Bloomberg analyst originally predicted Bitcoin could drop to $10,000, sparking community backlash before changing his stance to $28,000 as a more reasonable target, intensifying market debate.
Bloomberg Intelligence analyst Mike McGlone previously made a shocking prediction that Bitcoin could fall to $10,000, which was immediately criticized by the crypto community as alarmist. Facing widespread skepticism, he recently quietly revised his outlook, emphasizing that $28,000 is a more realistic target price.
Earlier this week, Mike McGlone issued a stern warning, asserting that the rapid decline in cryptocurrency prices could be a sign of broader financial stress. He boldly predicted that if the U.S. stock market peaks and the economy enters recession, Bitcoin could potentially fall all the way to $10,000.

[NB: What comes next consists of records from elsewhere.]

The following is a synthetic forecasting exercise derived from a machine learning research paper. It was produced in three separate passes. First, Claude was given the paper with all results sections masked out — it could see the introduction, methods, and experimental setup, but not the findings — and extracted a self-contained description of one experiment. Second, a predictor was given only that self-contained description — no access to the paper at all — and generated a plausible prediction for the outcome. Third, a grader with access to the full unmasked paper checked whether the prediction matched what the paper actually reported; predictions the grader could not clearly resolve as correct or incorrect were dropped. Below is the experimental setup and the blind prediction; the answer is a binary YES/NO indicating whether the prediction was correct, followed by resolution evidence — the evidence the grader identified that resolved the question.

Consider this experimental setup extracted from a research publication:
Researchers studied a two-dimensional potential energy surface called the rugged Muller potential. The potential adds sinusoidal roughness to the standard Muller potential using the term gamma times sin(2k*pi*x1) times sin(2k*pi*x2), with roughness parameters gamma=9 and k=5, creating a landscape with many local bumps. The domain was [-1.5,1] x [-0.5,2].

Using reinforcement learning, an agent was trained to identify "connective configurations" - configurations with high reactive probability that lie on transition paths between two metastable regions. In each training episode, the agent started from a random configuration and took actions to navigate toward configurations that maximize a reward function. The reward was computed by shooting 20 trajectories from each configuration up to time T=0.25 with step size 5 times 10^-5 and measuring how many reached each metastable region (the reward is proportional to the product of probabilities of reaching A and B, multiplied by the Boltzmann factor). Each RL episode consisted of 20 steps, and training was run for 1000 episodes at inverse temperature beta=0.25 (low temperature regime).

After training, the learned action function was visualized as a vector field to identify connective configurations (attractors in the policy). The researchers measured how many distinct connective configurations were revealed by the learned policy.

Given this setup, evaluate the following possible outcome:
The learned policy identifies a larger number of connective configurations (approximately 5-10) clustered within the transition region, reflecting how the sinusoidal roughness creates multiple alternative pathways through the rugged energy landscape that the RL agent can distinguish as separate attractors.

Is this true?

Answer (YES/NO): NO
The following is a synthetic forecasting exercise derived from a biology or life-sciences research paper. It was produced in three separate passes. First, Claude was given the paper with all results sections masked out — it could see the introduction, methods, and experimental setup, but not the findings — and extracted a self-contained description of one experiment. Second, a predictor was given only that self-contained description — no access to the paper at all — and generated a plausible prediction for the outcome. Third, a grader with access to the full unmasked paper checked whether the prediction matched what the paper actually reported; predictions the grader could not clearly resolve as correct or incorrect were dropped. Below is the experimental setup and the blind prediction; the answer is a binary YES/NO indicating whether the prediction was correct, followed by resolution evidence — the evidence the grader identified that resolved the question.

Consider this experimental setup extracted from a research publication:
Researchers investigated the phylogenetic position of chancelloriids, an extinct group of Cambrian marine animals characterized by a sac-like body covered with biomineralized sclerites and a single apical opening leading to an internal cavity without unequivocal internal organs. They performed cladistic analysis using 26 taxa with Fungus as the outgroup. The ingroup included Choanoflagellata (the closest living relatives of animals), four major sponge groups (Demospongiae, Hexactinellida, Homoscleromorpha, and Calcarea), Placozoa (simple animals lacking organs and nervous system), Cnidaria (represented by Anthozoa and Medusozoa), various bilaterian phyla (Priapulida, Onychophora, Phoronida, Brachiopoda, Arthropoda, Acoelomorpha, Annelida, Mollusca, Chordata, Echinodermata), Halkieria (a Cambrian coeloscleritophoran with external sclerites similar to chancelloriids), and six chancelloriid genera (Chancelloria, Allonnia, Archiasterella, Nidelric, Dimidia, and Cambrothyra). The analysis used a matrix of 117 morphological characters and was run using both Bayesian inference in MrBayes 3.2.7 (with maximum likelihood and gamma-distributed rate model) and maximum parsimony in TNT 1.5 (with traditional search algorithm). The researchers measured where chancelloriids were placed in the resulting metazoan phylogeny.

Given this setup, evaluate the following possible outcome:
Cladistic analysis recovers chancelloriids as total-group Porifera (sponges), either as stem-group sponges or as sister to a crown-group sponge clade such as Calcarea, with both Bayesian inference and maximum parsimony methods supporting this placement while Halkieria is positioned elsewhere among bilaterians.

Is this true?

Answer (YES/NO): NO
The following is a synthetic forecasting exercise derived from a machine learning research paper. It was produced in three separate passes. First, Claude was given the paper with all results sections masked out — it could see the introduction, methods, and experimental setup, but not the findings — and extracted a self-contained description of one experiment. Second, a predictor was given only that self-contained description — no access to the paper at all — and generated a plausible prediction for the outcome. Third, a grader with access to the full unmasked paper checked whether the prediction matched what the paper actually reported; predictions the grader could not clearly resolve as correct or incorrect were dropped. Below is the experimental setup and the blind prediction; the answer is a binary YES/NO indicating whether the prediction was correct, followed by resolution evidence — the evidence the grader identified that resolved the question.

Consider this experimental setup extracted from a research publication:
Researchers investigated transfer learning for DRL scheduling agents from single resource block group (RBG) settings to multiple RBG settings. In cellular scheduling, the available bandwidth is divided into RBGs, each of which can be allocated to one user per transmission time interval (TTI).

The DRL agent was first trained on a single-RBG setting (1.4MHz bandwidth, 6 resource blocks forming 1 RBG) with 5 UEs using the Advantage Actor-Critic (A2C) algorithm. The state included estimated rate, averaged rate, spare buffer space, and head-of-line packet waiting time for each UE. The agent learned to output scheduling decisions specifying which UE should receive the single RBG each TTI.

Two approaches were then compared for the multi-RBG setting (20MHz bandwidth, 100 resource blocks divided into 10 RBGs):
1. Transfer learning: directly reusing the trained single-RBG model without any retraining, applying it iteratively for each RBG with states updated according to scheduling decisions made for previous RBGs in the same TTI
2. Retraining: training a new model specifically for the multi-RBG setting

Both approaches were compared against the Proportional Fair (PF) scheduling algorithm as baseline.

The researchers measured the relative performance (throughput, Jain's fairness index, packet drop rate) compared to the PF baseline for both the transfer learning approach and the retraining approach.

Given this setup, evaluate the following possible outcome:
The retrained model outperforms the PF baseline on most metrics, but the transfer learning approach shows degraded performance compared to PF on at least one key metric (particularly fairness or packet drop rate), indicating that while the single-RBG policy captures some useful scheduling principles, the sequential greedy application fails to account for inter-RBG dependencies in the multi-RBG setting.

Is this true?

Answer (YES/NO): NO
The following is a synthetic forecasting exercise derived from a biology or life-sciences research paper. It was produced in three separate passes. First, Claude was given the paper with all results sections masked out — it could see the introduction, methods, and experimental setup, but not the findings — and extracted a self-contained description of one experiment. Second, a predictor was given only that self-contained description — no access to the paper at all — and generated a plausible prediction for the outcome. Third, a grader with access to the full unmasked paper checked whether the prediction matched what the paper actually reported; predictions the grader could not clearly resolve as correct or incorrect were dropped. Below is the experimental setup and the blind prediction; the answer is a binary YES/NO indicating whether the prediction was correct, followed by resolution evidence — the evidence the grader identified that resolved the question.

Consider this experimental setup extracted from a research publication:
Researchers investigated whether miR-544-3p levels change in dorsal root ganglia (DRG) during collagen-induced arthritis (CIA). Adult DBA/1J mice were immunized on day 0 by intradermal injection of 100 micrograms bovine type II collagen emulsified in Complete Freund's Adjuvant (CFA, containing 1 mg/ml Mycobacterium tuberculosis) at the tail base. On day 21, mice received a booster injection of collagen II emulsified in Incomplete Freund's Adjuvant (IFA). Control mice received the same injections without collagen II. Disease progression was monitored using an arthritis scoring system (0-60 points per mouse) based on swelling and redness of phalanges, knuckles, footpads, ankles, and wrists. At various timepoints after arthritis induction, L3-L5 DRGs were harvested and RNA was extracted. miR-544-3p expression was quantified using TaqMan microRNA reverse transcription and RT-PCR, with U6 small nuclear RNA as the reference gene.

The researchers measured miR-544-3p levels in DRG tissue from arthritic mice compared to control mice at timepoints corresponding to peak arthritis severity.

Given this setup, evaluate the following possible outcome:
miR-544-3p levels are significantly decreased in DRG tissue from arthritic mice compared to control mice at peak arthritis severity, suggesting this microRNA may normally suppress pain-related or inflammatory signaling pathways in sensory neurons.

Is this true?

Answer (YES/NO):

McGlone also characterized Bitcoin as a “high-beta” risk asset, believing that once the market’s traditional “buy the dip” strategy since 2008 fails, Bitcoin will be hit hardest and become a “sell-off disaster zone.”
However, these extreme comments immediately triggered strong backlash from the crypto community and analysts. Market analyst and co-founder of AdLunam Jason Fernandes publicly challenged McGlone on social platforms X and LinkedIn, calling for a public debate.
Under mounting public pressure, McGlone posted a new message on X, showing a clear shift in attitude. He now states that, based on historical price distribution data, $28,000 is a more likely support level. However, he also mentioned that his analysis “just explains why now is not the time to buy Bitcoin or most risk assets.”
Jason Fernandes told CoinDesk that even though McGlone has revised his target price upward, his core reasoning remains questionable. He said:
“$28,000 is obviously much more reasonable than $10,000. After all, for Bitcoin to fall to $28,000, the market would need to be wrong far less than if it dropped to $10,000.”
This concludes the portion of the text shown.